With an increasing world population, challenges arise in producing and distributing enough food to feed the rising numbers of hungry mouths. One such challenge is maintaining proper nutrition where there is a lack of food. The time it takes to deliver produce to such areas may not be sufficient to ensure that it is fresh, or simply not be profitable with the given restraints of shelf life. One potential contribution to aid the resolution of this problem is understanding the function of genes involved in flower and fruit development, such as the MADS box genes. These genes are highly conserved transcription factors involved in plant organ development. Their role in flower and fruit development was best explained in Arabidopsis that have dry siliques as opposed to fleshy fruit. Identifying MADS box genes involved in fleshy fruit development and ripening, may lead to insights affecting the ripening process of fruits such as tomatoes.

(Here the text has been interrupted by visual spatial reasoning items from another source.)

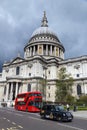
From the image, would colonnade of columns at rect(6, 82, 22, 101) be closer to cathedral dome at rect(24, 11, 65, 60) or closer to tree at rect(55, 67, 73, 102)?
tree at rect(55, 67, 73, 102)

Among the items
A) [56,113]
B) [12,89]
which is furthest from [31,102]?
[12,89]

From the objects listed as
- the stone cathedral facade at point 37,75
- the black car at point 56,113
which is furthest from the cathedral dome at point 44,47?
the black car at point 56,113

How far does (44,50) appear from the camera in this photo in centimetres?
7856

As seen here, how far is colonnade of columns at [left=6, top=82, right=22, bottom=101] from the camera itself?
58906 mm

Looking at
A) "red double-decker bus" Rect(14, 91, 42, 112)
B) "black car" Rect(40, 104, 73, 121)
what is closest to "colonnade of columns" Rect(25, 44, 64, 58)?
"red double-decker bus" Rect(14, 91, 42, 112)

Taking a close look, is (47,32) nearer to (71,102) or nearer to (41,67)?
(41,67)

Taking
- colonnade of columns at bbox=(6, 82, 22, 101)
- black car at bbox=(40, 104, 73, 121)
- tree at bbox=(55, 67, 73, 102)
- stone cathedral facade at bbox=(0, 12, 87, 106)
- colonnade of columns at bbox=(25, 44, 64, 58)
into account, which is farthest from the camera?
colonnade of columns at bbox=(25, 44, 64, 58)

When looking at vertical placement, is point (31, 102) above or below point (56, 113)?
above

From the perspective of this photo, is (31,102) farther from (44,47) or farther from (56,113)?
(44,47)

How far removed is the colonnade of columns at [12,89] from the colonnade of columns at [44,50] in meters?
21.9

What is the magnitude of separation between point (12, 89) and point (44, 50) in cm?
2800

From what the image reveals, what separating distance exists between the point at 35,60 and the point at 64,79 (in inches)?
615

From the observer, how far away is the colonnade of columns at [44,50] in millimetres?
77062

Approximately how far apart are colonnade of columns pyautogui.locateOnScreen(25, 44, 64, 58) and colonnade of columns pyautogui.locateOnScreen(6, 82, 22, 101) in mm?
21945
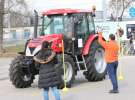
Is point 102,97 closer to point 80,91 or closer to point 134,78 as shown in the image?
point 80,91

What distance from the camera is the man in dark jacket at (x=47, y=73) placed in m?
11.3

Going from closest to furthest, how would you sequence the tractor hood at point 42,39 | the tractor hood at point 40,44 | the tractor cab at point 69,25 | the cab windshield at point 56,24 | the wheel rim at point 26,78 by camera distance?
the tractor hood at point 40,44, the tractor hood at point 42,39, the wheel rim at point 26,78, the tractor cab at point 69,25, the cab windshield at point 56,24

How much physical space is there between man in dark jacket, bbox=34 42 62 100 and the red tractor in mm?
4758

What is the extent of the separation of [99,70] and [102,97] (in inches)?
194

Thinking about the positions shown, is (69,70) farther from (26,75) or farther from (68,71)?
(26,75)

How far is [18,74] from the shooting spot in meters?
16.8

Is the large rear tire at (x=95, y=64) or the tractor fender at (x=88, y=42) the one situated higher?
the tractor fender at (x=88, y=42)

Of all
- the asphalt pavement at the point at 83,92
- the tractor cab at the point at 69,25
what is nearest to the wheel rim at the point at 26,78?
the asphalt pavement at the point at 83,92

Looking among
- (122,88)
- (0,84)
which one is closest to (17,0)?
(0,84)

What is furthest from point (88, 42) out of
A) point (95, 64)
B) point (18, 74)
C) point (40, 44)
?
point (18, 74)

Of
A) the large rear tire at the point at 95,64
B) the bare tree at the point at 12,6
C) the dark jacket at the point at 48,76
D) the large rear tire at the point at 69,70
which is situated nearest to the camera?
the dark jacket at the point at 48,76

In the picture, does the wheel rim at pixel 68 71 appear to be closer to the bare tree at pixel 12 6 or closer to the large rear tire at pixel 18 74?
the large rear tire at pixel 18 74

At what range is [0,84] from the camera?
19.2 m

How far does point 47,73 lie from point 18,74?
18.3ft
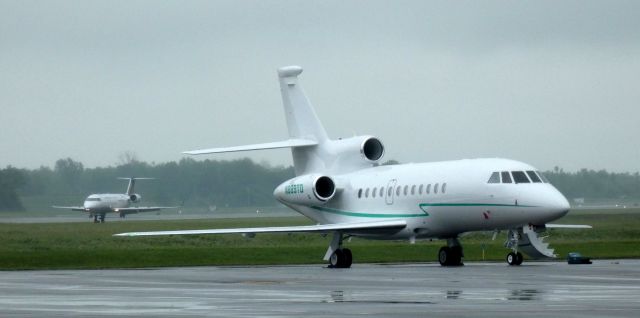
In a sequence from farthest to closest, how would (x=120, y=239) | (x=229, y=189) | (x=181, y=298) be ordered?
(x=229, y=189) → (x=120, y=239) → (x=181, y=298)

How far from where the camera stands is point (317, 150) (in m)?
43.2

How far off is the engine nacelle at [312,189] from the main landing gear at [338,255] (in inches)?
122

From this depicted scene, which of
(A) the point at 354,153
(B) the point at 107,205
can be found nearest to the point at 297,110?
(A) the point at 354,153

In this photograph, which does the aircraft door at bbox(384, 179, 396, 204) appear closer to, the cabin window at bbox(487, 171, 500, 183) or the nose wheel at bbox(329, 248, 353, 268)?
the nose wheel at bbox(329, 248, 353, 268)

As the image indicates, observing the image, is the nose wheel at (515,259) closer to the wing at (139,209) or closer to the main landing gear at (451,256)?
the main landing gear at (451,256)

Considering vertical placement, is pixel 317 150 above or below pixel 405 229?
above

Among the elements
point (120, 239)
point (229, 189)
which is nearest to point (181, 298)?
point (120, 239)

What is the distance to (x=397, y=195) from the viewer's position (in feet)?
127

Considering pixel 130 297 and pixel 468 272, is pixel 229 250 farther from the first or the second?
pixel 130 297

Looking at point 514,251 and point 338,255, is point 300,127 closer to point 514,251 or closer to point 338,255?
point 338,255

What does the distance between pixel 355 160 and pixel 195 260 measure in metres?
6.08

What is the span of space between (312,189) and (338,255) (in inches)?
156

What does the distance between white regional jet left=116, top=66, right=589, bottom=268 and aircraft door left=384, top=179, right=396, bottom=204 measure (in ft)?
0.10

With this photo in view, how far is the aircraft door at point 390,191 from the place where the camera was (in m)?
38.9
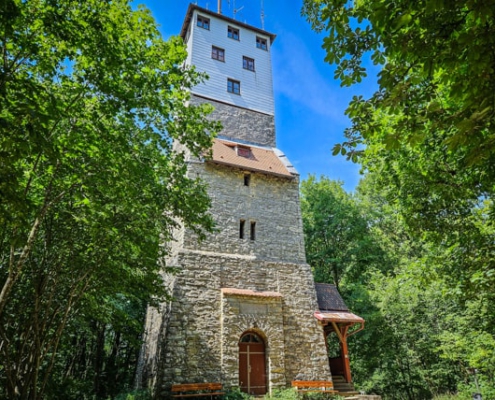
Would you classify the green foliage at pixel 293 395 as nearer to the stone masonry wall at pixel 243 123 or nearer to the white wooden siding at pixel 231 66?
the stone masonry wall at pixel 243 123

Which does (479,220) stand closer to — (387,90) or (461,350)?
(387,90)

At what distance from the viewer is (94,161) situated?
557 cm

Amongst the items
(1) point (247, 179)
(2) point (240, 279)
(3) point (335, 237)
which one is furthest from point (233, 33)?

The goal was to knock out potential MADS box tomato orthologs and define their role in fleshy fruit development and ripening. CRISPR-Cas9 is a novel technology developed from a bacterial defense mechanism and modified for gene silencing in eukaryotes. We anticipated to create CRISPR lines for the four candidate genes by designing constructs that contain two or three guide RNAs. The RNA guides will direct the Cas9 protein to the specific genomic region to generate a double stranded DNA break leading to the silencing of the gene function. Moving forward, the Giovannoni lab can use the constructs to observe the individual and combined knockout phenotypes to evaluate the gene functions and compare with previous RNAi phenotypes.


My Experience

My PGRP internship experience has been very eventful. I really appreciated all the exposure to different kinds of research going on at the weekly seminars. Also, digging into my research topic, learning how to write a proposal and present a poster were all new experiences that will help me later on. While writing, I was forced to consider the connection between my research and potential impacts on both agriculture and human health, which was something I never directly looked at before. The bioinformatics courses also provided an intriguing introduction to Unix and R, both of which I will come across again in furthering my education. Learning how to use programs to identify potential guides and align sequences was also something I had been hoping to learn. Overall, I am so grateful to have been here this summer!